Veeraswamy's first-floor dining room can handle groups, but this is a Regent Street restaurant with a first-come, first-seated window-table premium — book early and specify group size when reserving. For parties of six or more, check the venue's official channels to discuss table configuration. The à la carte format works well for groups with varied preferences, which is one of the practical advantages over set-menu-only venues.

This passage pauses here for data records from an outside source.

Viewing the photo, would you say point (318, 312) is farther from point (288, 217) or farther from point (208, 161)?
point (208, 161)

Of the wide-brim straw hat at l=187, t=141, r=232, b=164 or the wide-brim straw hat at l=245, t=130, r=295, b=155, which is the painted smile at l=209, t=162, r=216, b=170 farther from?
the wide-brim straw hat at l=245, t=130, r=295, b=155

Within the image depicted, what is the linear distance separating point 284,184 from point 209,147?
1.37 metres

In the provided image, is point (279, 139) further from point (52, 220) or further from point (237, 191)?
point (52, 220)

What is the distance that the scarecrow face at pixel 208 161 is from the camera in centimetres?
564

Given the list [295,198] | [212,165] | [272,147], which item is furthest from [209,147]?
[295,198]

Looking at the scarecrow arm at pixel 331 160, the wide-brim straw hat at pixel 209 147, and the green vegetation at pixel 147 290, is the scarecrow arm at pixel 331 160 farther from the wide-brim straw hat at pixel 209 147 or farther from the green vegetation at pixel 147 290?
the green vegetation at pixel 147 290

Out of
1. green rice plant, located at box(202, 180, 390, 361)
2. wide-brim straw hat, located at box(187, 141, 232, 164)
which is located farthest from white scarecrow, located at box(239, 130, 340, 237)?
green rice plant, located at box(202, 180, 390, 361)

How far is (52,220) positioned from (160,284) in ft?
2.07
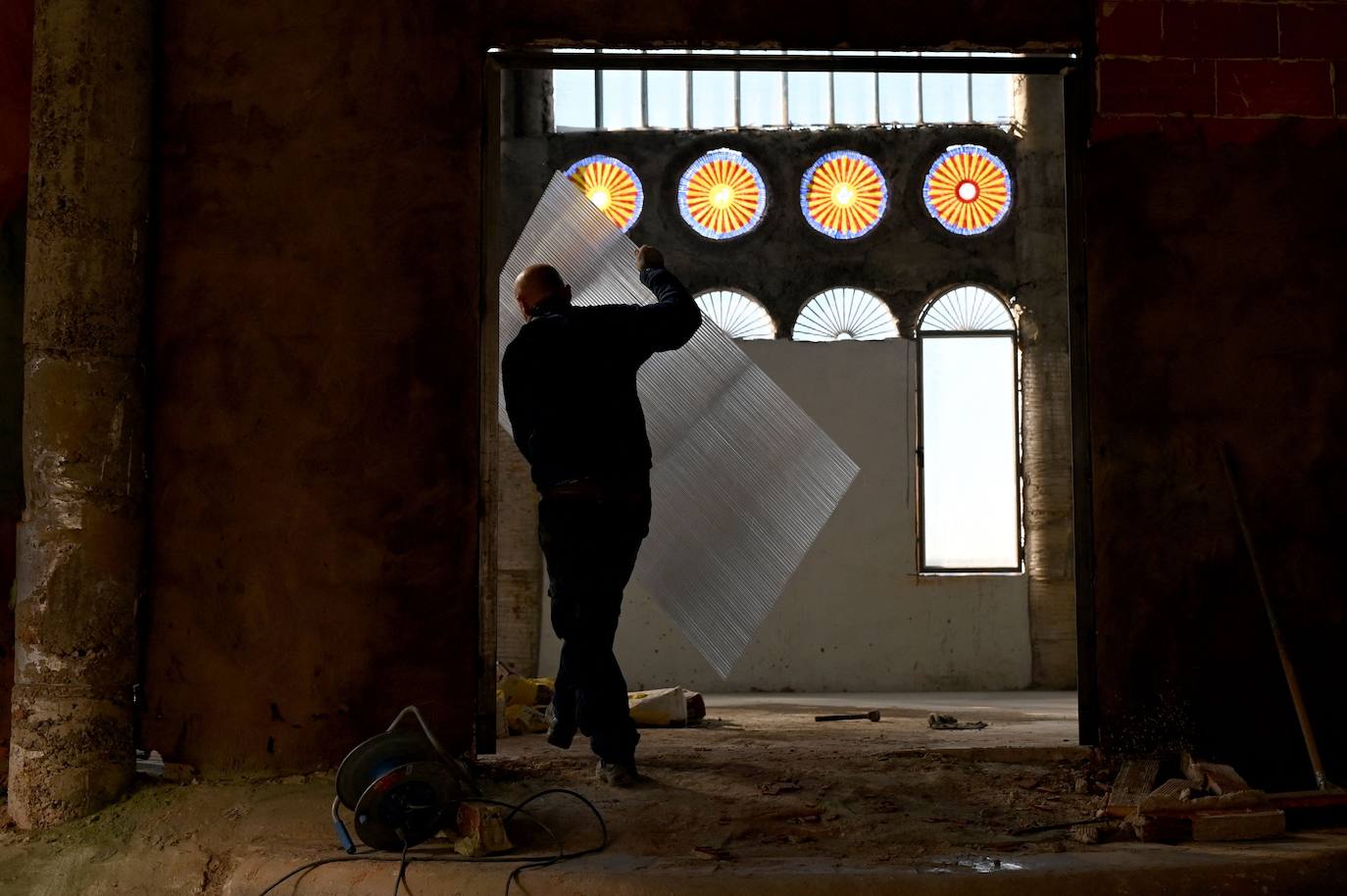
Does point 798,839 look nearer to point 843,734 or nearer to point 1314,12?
point 843,734

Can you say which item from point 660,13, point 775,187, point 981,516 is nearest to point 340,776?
point 660,13

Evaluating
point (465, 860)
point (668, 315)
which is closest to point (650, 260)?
point (668, 315)

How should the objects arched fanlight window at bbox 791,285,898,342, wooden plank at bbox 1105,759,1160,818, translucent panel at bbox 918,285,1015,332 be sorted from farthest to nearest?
arched fanlight window at bbox 791,285,898,342 → translucent panel at bbox 918,285,1015,332 → wooden plank at bbox 1105,759,1160,818

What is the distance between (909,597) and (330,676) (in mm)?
6043

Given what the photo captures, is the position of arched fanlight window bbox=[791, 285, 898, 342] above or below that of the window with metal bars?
below

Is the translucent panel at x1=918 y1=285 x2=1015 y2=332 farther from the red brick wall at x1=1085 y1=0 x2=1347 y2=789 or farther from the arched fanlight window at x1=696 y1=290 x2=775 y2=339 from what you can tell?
the red brick wall at x1=1085 y1=0 x2=1347 y2=789

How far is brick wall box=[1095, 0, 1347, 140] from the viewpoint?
3393 millimetres

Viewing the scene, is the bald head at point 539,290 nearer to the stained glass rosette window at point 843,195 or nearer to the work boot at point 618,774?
the work boot at point 618,774

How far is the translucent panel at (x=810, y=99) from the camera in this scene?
9.92 meters

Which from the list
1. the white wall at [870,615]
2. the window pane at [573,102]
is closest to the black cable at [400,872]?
the white wall at [870,615]

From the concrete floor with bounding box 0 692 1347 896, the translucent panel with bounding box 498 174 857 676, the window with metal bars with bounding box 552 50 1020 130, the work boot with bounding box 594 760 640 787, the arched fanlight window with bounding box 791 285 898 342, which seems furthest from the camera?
the window with metal bars with bounding box 552 50 1020 130

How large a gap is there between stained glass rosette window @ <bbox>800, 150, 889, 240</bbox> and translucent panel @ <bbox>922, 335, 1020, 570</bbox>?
123 cm

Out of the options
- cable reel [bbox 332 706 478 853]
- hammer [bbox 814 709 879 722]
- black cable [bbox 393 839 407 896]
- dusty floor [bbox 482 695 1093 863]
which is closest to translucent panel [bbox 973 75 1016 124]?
hammer [bbox 814 709 879 722]

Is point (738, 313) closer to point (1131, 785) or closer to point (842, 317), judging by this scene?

At £££ on Regent Street, Veeraswamy is not the cheapest way to eat Indian food in London, but it earns the price through sourcing discipline (Welsh lamb, Jersey milk paneer, aged basmati) and range — few London Indian restaurants draw this consistently from coastal, royal, and street-food traditions in a single menu. Its consistent OAD ranking (134th in both 2023 and 2025, 145th in 2024) in the casual Europe list confirms it holds up year on year. For a cheaper but serious alternative, Trishna in Marylebone is worth considering.
Book at least two weeks ahead for dinner, especially Thursday through Saturday when pre-theatre demand from the West End fills the room early. Lunch mid-week is easier to secure on shorter notice. If a window table overlooking Regent Street matters to you — and it does change the experience — request it explicitly at the time of booking, not on arrival.